Two Characters In Search Of Beef Wellington At London's Holborn Dining Room
The Holborn Dining Room in the Rosewood Hotel is conviviality incarnate — a big, warm-lit brasserie designed by Martin Brudnizki. The room was an Edwardian banking hall, once the home of Pearl Assurance. With siren-red banquettes, polished wood, and gleaming marble columns, it's full of chatter and a Manhattan-esque liveliness that's a surprise to find in boring-old Holborn.
Another lovely surprise is (what may be) London's finest gin and tonic. The Chase Pink Grapefruit is gently tart, flavourful, chilled, and refreshing with bittersweet gin set off by the bitter-dry grapefruit. The glass is as big as my head, full of clinking ice. There's a whole Mother's Ruin menu of similarly fantastic-sounding gin drinks — with bases such as Pink Pepper Gin and Plymouth Sloe Gin — tantalising enough to make you go completely off the rails.
The restaurant's Welly Wednesdays feature Beef Wellington created by chef Calum Franklin. Having honed his craft at Chapter One and The Ivy and Roast, Franklin embraces traditional methods that play particularly well in this warm embrace of a setting. The Welly Wednesday special — the ultimate winter comfort food — takes an epic three days to prepare.
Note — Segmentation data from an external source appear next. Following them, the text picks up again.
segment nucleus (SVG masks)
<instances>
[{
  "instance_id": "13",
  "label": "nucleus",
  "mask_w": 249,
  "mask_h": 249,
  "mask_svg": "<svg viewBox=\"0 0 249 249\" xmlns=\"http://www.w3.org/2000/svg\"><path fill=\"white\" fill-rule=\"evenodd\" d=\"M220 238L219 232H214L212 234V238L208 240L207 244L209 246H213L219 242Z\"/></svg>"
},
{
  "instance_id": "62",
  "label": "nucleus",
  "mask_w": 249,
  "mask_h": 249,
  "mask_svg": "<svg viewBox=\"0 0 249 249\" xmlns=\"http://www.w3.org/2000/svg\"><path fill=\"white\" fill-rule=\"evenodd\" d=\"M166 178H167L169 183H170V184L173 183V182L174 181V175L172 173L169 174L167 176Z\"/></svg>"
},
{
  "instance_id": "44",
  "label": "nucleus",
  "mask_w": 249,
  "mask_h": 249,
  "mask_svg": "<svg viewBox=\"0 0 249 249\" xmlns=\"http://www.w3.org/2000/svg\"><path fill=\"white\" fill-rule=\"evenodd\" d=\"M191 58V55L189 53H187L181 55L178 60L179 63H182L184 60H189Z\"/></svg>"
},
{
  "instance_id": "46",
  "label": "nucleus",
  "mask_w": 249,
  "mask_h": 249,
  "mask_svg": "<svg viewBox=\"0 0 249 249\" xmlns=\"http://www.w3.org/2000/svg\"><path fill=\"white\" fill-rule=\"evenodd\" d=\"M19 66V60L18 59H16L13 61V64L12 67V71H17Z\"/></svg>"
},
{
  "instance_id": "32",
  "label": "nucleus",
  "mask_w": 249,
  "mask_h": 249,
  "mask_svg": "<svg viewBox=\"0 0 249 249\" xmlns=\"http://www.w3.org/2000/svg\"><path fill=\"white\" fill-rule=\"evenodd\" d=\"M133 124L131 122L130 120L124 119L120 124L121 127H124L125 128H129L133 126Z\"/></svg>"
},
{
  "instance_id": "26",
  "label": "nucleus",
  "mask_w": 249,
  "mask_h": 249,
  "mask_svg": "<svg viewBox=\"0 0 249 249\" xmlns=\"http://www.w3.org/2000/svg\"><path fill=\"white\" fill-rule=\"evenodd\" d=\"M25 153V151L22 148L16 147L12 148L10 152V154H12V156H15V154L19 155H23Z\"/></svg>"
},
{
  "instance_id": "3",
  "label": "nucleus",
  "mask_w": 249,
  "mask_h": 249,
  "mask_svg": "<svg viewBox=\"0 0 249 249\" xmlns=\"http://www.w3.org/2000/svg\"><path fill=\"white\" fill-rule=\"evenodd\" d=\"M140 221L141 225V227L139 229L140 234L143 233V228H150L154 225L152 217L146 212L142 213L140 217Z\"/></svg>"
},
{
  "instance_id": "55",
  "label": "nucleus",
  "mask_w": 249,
But — disaster! We spend so long dithering over the menu that by the time we come to order, the famous dish has sold out. Disconsolate as a consequence of this serious First-World problem, we console ourselves with oysters, six on a bed of ice, slithers of decadence with a classic sharp-and-tangy mignonette sauce. Our other (fantastic) starter involves big fat scallops with artichoke and black truffle. These help numb the pain... somewhat.
It was hard to choose what to order as a main, seeing as the Beef Wellington had been so cruelly devoured by our fellow diners. Go for simple fish and chips? (Which I've heard are very good here.) Or something a bit more complex? We decide on John Dory, a white fish that is a subtle delight — fragrant with purple sprouting broccoli spectacularly combined with shrimps and hazelnuts. Our other dish (we intended to share) is pot roast lamb breast with celeriac remoulade, but when it arrives, my companion informs me she doesn't like lamb, and so she delicately devours the John Dory. I'm left with the hearty wheels of lamb, which are a fine wintry dish, punchy, with a fine gravy. It's thoroughly perfect, yet I feel I've been outmanoeuvred, and not for the first time.
For dessert, however, I win. I smugly inhale the verging-on-divine baked custard with Armagnac prunes, another highlight. My companion tucks into a splendid apple pie with cinnamon ice cream, which tastes as fruity as a Christmas mince pie.
We leave reluctantly, as full as we are, but I shall have to return for the excuse of trying that Beef Wellington (by getting in there early) and some more of London's most magnificent gin cocktails.